I LIKE to think I’m a pretty rational person.

I believe in science over superstition. I back the rational over fear and I think most things are either provable or not.

So why have I started seeing ghosts?

I saw one, or perhaps I should say more than one, last week.

I was off for a few days and decided to explore a bit of the South Downs.

More particularly the parts immortalised in the paintings of Eric Ravilious.

The Sussex painter died in 1942 when, as a war artist, the RAF plane in which he was flying disappeared over Iceland.

He was dismissed as a minor artist, his watercolours of the Downs thought unremarkable in comparison to the seismic art movements that were to challenge orthodoxy after the war.

But in recent years Ravilious has been rehabilitated and rightly so.

I went to the block-busting exhibition at the Dulwich Picture Gallery last year which put him right back, excuse the pun, in the frame.

His watercolours are far from chocolate box images.

They show a Sussex at once beautiful but also troubled by the massive changes about to be wrought on it.

I decided to set out for Furlongs, the flint shepherds’ cottage below Beddingham Hill on the Firle Estate.

It’s on the South Downs Way.

Ravilious first visited the modest Furlongs in 1934 and over the next five years returned to paint some of his most remarkable landscapes.

He’d been invited there by another artist, the formidable Peggy Angus, a communist who found the cottage on a walking tour and camped outside its door until the reluctant tenant farmer agreed to sub-let it to her.

Peggy turned Furlongs into a mecca for artists like Ravilious insisting they join her for evenings of folk songs fuelled by gallons of her homemade elderflower champagne.

Many artists completed their works the next day through the haze of a hangover.

Furlongs still sits unheralded along the Way, with nothing to suggest it was a spiritual home for Ravilious and some of the most well known artists of the era.

As I came upon it the sky was turning grey, and no-one could be seen for miles around.

Perhaps it was because I’d been on my own for most of the day, perhaps it was the lunchtime pint (or two) at the nearby inn, but as I looked over the wall I had a powerful sense of the past, almost like a jolt.

I could almost hear the folk songs, Peggy’s stout nasal singing, all those egos, doused in elderflower fizz, packed together in the small front room.

All that pre-war passionate debate about the role of art in society, a topic soon to be seen as a hopeless frippery amid the destruction.

Those young optimistic party lovers could not know that some of them, Ravilious included, would not see out another decade.

And in the corner of the garden where he painted perhaps his most famous Downs work, Tea at Furlongs, was that him sitting at the table protected from the sun by a parasol, teapot and buns at the ready?

It certainly felt like it. I walked on with a little shiver of pleasure that the spirit of those years at Furlong lives on.

It’s not the first time I’ve felt this way.

If you visit Monk’s House in Rodmell near Lewes the ghost of Virginia Woolf, the mother of modern English literature, certainly haunts the beautiful little building and its exquisite garden.

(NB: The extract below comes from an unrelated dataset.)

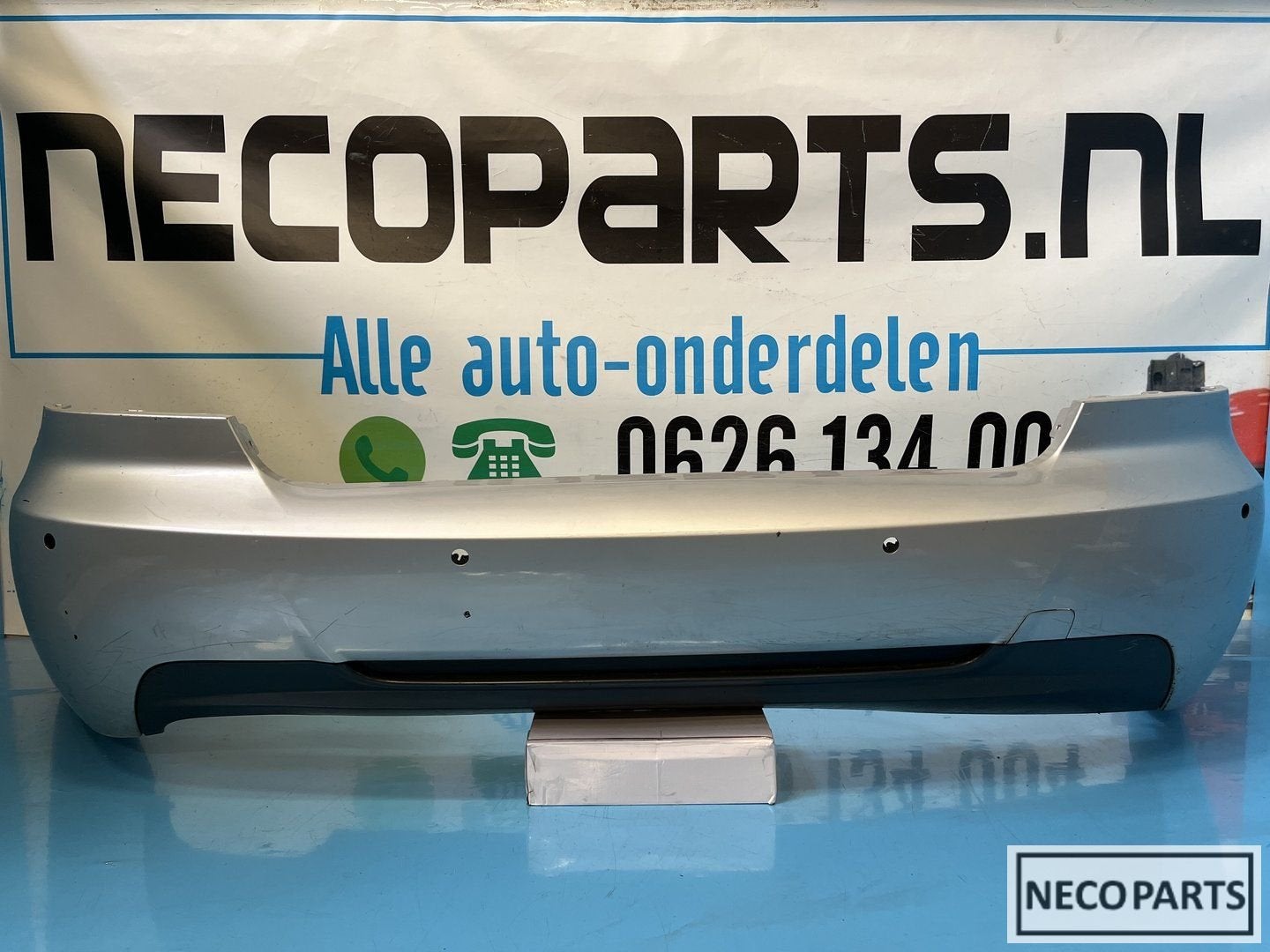 BMW 3 SERIE E92 E93 COUPE ACHTERBUMPER BUMPER ORIGINEEL, Gebruikt, -, -, Ophalen of Verzenden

Woolf lived there with her husband Leonard from 1919. There were good times discussing art in the idyllic summer house but there was melancholy too.

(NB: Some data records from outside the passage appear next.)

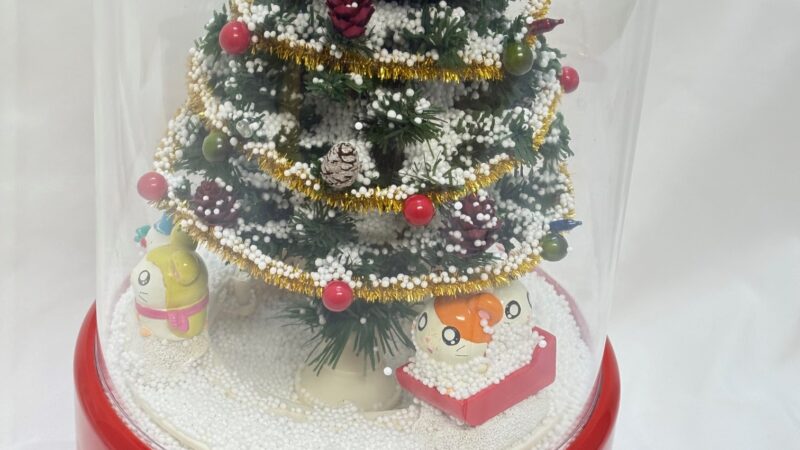 とっとこハム太郎　雪降るクリスマスツリー　クリスマスソング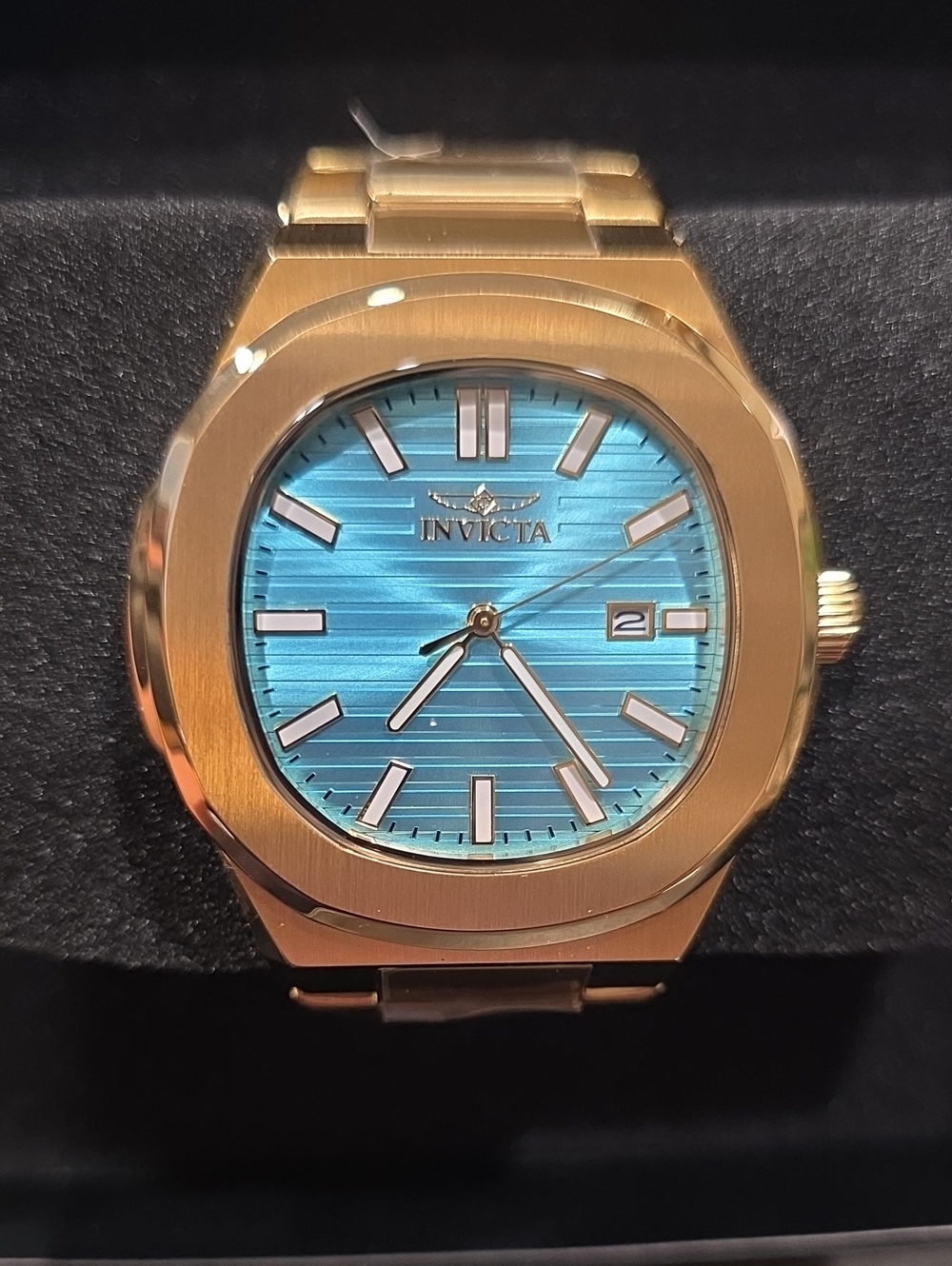641. Invicta Speedway Vekta Men's Watch - 41mm, Gold (48517)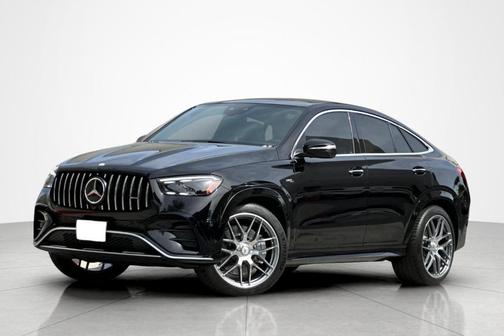 Obsidian Black Metallic 2024 Mercedes-Benz AMG GLE 53 Base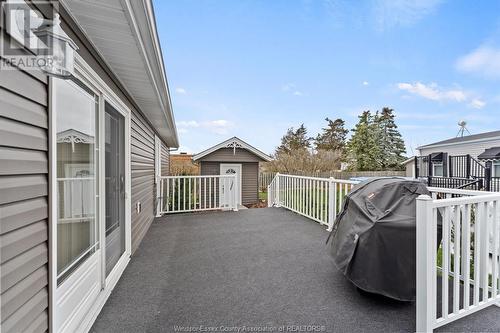 67 Malden Hill Drive, Amherstburg, ON - Outdoor With Deck Patio Veranda With Exterior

Plagued with depression Woolf loaded her pockets up with pebbles and walked into the nearby Ouse in 1941.

The loss and despair permeates the walls of Monks House like nicotine.

It’s not just the famous though. I suspect everyone leaves a feint outline of themselves at places where they made a mark, a now barely audible laugh or sigh.

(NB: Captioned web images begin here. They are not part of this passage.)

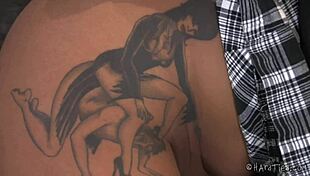 Mixed Girl Screams in Bondage During Fisting and Caning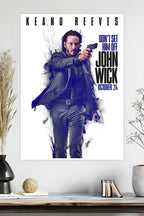 John Wick | Keanu Reeves | Poster Movie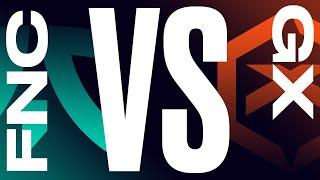 FNC v GX | 2024 LEC Spring | Week 1 Day 2 | Fnatic vs. GIANTX Game 01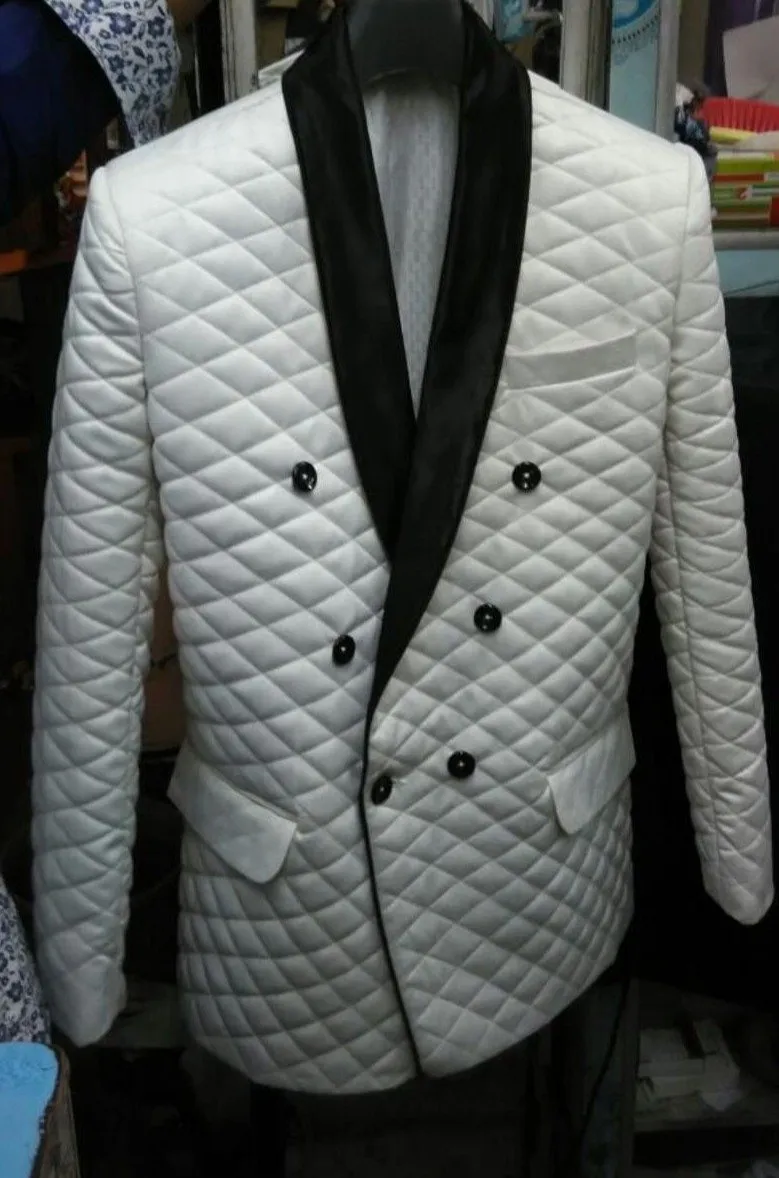 Mens Robes Jacket Quilted Jackets Dinner Party Wear Blazer Jackets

Or maybe it’s just wishful thinking as I get older.

The Argus: No way out … Óladfur Darri Ólaffson as Andri in Trapped.  Picture: BBC/RVK Studios

I’m a sucker for these high production value crime thrillers from cold countries. They call them Scandi Crime. The characters barely speak, the murders are gruesome and the temperature drops in your living room just by watching.

The latest, Trapped, from Iceland has just finished on BBC4 and was tremendous. On paper the plots of this genre are either wafer thin or preposterous (see The Bridge) but that’s not the point. In Trapped a blizzard blew for the entire 10 hours, the townsfolk had nothing to do and I didn’t see a smile.

To be honest all I kept thinking was how on earth could the chief cop, Andri, go out with no gloves, hat and with his anorak unzipped. Heroic.